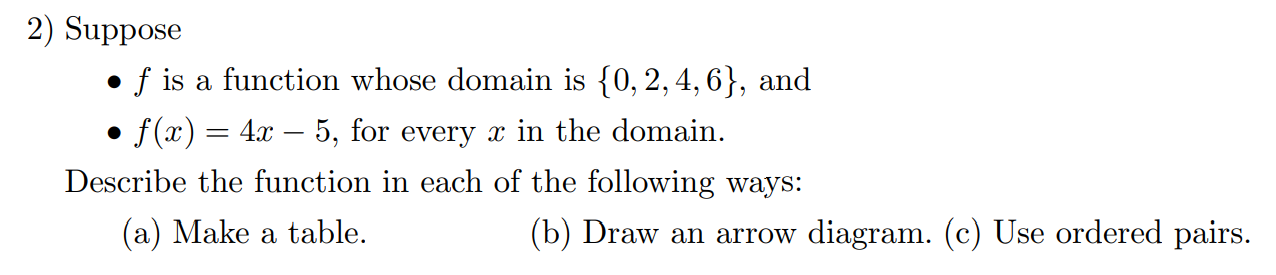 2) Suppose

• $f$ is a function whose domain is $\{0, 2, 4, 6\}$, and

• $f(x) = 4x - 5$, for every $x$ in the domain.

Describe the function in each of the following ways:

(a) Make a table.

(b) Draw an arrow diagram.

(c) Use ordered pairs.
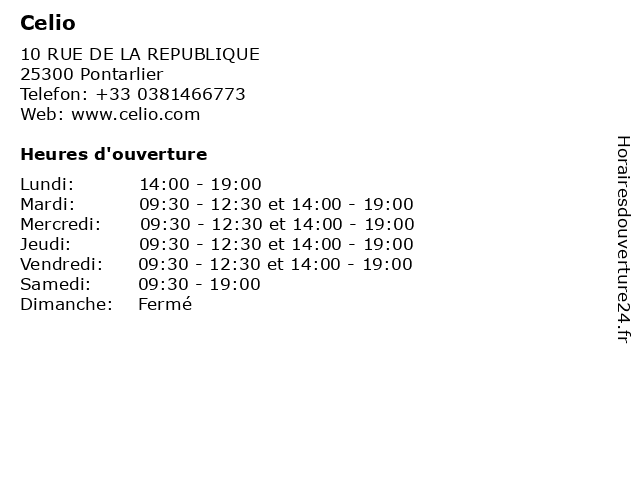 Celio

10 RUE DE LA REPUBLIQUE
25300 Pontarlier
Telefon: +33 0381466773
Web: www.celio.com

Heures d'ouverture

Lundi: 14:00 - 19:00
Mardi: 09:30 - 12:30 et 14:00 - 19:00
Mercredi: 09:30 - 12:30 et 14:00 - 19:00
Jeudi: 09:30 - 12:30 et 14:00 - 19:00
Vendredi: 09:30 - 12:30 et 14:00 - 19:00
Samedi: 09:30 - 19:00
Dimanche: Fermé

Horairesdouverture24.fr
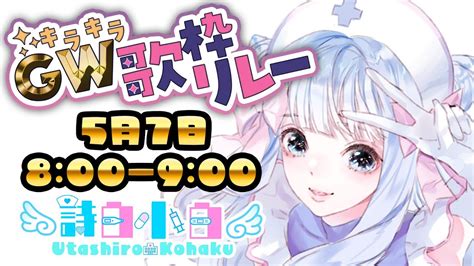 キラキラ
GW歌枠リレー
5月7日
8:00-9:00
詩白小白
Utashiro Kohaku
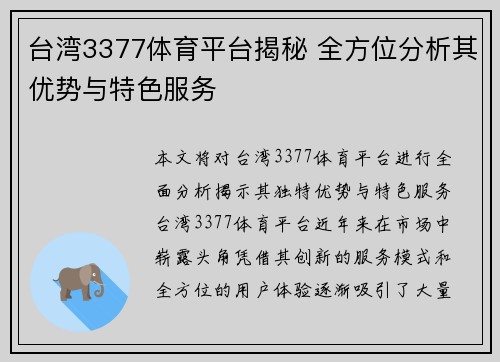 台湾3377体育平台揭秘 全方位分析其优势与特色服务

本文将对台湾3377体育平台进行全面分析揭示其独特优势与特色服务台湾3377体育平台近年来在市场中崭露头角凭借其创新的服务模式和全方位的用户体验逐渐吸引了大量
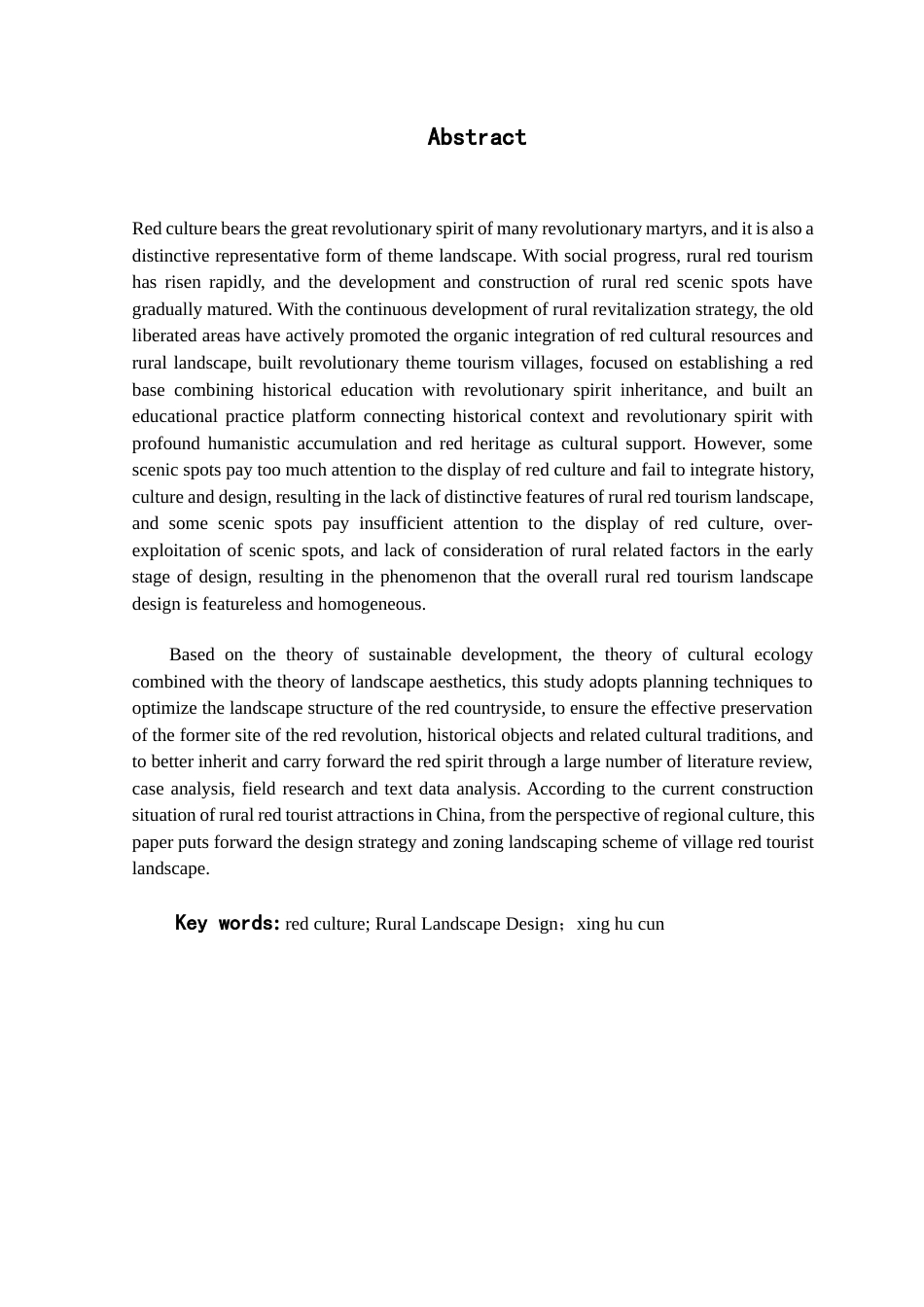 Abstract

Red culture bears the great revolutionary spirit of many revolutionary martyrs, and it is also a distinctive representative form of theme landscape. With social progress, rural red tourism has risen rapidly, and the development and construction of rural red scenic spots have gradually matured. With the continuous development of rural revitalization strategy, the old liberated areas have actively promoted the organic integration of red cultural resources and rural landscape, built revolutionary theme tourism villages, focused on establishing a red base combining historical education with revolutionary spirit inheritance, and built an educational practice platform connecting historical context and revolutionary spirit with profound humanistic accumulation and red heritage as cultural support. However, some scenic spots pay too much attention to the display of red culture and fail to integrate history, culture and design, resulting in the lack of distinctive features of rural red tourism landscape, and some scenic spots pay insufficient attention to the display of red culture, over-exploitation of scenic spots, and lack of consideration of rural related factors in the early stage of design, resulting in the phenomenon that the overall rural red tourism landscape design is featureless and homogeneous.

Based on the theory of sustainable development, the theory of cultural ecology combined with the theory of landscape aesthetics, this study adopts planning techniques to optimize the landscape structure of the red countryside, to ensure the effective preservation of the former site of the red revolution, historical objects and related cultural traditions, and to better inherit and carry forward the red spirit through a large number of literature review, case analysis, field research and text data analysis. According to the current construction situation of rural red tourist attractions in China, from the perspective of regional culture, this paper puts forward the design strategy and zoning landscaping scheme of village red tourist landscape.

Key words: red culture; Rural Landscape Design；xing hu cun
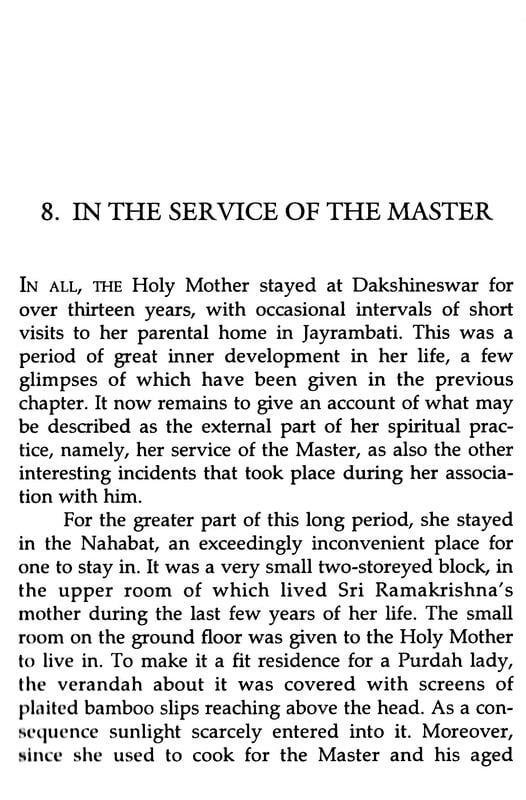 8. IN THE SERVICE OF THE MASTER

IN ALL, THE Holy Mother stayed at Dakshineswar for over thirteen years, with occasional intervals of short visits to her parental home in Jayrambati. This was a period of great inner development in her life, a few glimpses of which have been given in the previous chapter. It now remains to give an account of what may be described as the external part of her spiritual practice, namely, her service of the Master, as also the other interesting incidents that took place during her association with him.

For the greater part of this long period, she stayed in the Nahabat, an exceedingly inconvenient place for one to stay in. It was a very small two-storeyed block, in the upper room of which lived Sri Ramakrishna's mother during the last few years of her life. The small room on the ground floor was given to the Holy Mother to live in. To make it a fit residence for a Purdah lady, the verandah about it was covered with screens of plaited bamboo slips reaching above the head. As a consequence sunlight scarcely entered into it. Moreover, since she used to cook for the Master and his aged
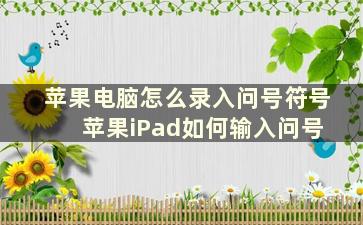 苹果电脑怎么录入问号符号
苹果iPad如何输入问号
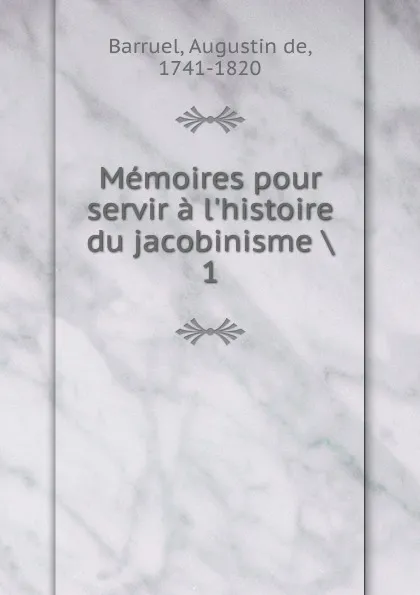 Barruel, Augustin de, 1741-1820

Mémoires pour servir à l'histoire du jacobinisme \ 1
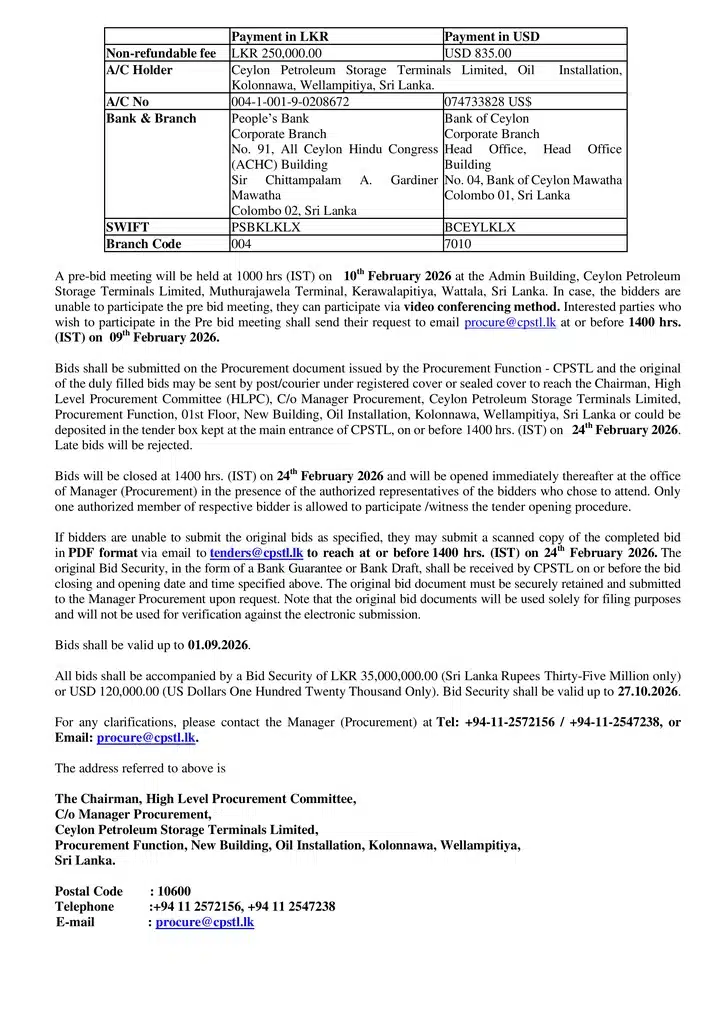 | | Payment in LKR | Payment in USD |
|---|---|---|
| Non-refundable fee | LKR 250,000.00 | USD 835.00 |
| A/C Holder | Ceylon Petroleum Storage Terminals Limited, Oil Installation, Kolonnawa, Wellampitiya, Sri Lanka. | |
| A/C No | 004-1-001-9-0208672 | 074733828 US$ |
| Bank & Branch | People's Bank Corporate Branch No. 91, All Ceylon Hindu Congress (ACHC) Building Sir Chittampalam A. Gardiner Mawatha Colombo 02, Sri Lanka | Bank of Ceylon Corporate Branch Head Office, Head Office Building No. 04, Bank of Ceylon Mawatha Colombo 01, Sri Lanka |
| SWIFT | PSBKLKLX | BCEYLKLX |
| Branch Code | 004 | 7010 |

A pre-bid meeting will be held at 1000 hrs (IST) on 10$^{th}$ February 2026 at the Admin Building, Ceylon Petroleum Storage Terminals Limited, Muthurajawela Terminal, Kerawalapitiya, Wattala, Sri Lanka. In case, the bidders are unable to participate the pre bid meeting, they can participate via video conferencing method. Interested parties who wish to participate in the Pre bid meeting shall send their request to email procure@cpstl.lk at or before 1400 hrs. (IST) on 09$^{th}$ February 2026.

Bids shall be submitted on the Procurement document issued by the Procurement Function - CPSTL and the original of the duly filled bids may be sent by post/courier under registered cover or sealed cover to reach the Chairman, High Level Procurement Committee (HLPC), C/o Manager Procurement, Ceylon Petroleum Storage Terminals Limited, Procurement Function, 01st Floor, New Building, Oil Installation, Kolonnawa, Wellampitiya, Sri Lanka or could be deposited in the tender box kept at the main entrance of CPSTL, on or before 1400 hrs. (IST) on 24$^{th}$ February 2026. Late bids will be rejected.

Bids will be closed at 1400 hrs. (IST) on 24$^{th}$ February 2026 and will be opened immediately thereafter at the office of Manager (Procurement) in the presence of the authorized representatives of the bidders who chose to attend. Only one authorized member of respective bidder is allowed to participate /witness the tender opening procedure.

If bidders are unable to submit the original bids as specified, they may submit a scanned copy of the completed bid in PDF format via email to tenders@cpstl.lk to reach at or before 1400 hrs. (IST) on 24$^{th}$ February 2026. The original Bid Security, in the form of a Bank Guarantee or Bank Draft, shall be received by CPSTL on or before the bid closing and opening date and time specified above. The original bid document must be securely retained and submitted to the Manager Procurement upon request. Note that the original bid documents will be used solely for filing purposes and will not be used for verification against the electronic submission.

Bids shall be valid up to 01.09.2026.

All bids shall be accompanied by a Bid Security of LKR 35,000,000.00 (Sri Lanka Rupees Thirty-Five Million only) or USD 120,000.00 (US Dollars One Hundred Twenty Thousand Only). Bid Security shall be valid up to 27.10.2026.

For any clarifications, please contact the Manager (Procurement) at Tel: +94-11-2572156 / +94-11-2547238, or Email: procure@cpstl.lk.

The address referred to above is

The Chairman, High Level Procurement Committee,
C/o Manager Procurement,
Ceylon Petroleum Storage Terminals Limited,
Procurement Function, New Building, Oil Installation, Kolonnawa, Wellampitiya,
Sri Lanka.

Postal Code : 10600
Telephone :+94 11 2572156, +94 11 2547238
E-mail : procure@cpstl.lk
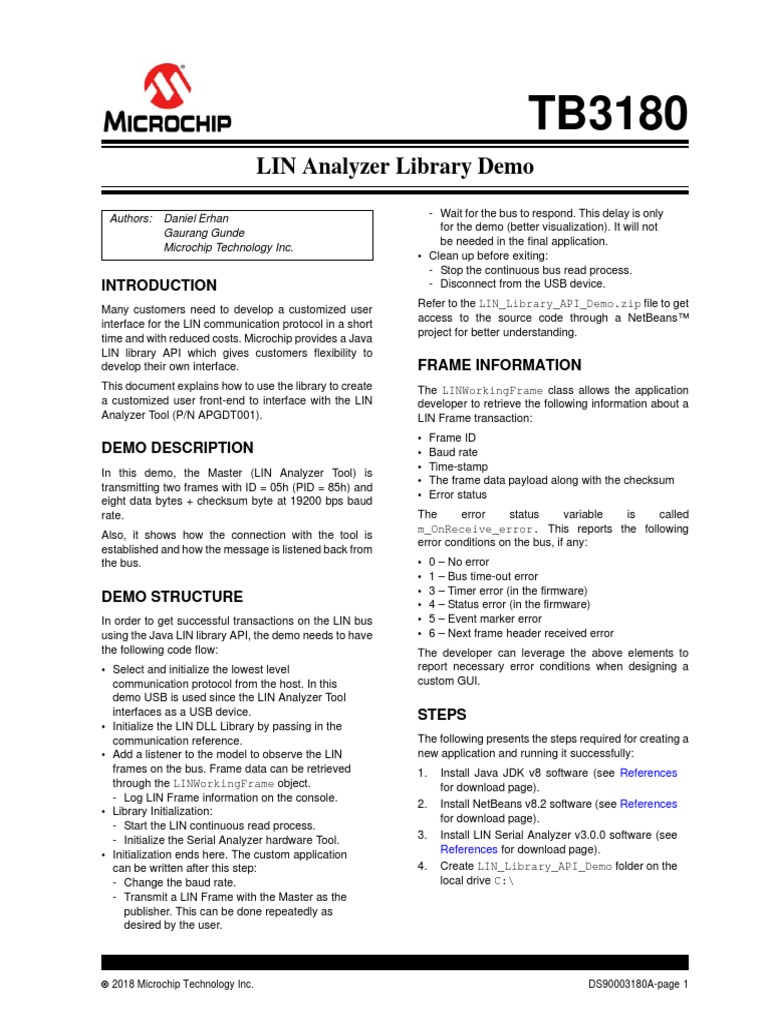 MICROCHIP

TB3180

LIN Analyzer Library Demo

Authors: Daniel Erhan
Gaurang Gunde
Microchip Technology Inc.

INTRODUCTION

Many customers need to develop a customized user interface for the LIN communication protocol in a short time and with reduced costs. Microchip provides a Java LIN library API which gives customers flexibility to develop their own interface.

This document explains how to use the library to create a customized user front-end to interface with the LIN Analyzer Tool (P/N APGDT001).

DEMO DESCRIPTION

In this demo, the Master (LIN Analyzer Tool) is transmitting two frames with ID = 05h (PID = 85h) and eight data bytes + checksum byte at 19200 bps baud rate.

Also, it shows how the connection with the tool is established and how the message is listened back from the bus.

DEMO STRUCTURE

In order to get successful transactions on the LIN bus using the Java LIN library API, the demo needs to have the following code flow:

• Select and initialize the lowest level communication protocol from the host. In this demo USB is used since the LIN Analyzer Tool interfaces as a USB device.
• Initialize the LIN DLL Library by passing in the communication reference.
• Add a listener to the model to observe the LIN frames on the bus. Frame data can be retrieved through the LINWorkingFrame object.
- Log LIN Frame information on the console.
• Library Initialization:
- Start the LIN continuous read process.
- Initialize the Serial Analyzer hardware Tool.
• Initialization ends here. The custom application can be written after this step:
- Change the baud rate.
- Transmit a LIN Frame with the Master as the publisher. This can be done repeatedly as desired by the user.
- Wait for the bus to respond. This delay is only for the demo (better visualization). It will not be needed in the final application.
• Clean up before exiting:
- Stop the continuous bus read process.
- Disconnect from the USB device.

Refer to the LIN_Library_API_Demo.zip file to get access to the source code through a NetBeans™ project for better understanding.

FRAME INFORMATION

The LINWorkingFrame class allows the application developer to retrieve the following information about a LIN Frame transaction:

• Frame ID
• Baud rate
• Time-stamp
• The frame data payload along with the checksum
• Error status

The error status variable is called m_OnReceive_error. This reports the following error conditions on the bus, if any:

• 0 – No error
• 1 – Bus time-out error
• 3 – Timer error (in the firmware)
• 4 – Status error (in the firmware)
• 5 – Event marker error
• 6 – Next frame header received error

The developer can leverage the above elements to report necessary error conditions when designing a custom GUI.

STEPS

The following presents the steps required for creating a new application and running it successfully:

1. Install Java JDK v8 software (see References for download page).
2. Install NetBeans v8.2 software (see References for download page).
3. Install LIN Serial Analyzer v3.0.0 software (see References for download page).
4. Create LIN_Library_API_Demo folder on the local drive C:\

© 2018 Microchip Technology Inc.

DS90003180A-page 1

#####

PROMPT:
Determine how many lines in the data contain the string "Java", and give the number only.

EXERCISE RESULT:
3